Code Monkey home page Code Monkey logo

geb_text_class_2020's Introduction

Fast, scalable, and automated identification of articles for biodiversity and macroecological datasets

Cornford et al., 2020


This directory contains the code and data needed to reproduce the analyses found in the above titled paper, in addition to demo code which facilitates the quick and easy fitting/application of text-classification models given specified csv files containing relevant, irrelevant and unclassified texts.
Before running any code, load and activate the conda python environment specified in "python_env.yml" using "$ conda env create -f python_env.yml" and either "$ source activate python_env" or "$ coda activate python_env". To Check the environment installed successfully use "conda list", which should list installed functions/modules.

/demo
	/Code
	Here, you can find the code needed to train/save logisitic regression and convolutional neural network classifiers (train_save_classifier_demo.py). You can also apply saved classifiers to unclassified texts (load_apply_classifer_demo.py). 

	Training requires the specification of two input files (within the python code file), relevant and irrelevant texts.
	Application requires the specification of one input file (within the python code), unclassifieds.

	/Data
	This contains the additional data required by the code files, including examples of positives, negatives and unclassifieds (in csv format, with columns including "Title" and "Abstract"), in addition to stop-words (NLTK_stop_words.txt). GloVe embeddings can be downloaded from http://nlp.stanford.edu/data/wordvecs/glove.6B.zip.

	/Results
	Model files will be saved here, as will classified texts.



/workflow
	/Code
	Using the code and associated data/results, our analyses, as presented in the paper, can be reproduced.

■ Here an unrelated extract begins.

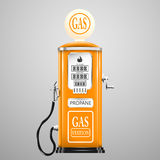 Vintage looking gas pump Royalty Free Stock Image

	The run_workflow.sh file outlines the overall workflow and if run will conduct all analyses (R code files). 

	Code for preparing texts (prep_all_texts.py), fitting all combinations of classifiers (train_classifiers.py, train_predcits_classifiers.py), and analysing classifier performance (model_analysis_lpi.R, model_analysis_predicts.R) is included (Methods 2.2).

	Real-world benefits of applying the best performing text classifiers associated with the LPI and PREDICTS data are assessed in "search_analysis.R" (Methods 2.3).

	Code to test the consequences of altering the number of training documents used and the impact of including true negatives is provided (man_class_process.R, lr_npos_augment_fit.py, lr_npos_augment_anaylsis.R, Methods 2.4)

	We extract and visualise the feature weights of the best LR model with lr_feature_extraction.py and word_clouds.R (Methods 2.5)

	Additional analyses, as found in the Appendices to our paper, include determining the effect of using different sets of pseudo-negatives in the training data (resample_models.py, resamp_analysis.R, Appendix S2) and the potential consequences of the GloVe embeddings not being available for certain, potentially important, words (glove_text_coverage.py, lra_pred_glove_stop.R, Appendix S3).


	/Data
		/Text
		Consists of the texts needed to train the classifiers.
		Note: due to file size limits, the negative texts are provided in 3 separate csv files. These should be combined into a single file before use. e.g. pd.concat([neg1,neg2,neg3]). 
		The GloVe embeddings are also omitted due to file size but can be found at: http://nlp.stanford.edu/data/wordvecs/glove.6B.zip
	
	Also found in the data directory are the NLTK stop words.	


	/Results
	All results files are those produced/used in our actual analysis.

	<dataset>_man_class... files are used/produced when analysing the effect of training set size and the use of true-positives on classifier performance.

		/Models
			/LR
			This directory stores fitted, logistic classifiers and the associated text vectorizers.
			Those already in the directory correspond to the LR A models from our manuscript.

		/Model_metrics
			/LR
			Various results files relevant to fitting and assessing logistic models.
			
			/NN
			Results files relevant to fitting and assessing neural network models.
		
		/Scopus_lpi
		Files containing the manually classified texts associated with targeted literature searches.
		
		/WoK_predicts
		Files containing the manually classified texts associated with targeted literature searches.
		
		/Figs
		If the analysis code files are run (in the order specified in run_workflow.sh), this directory contains the results figures used in our manuscript.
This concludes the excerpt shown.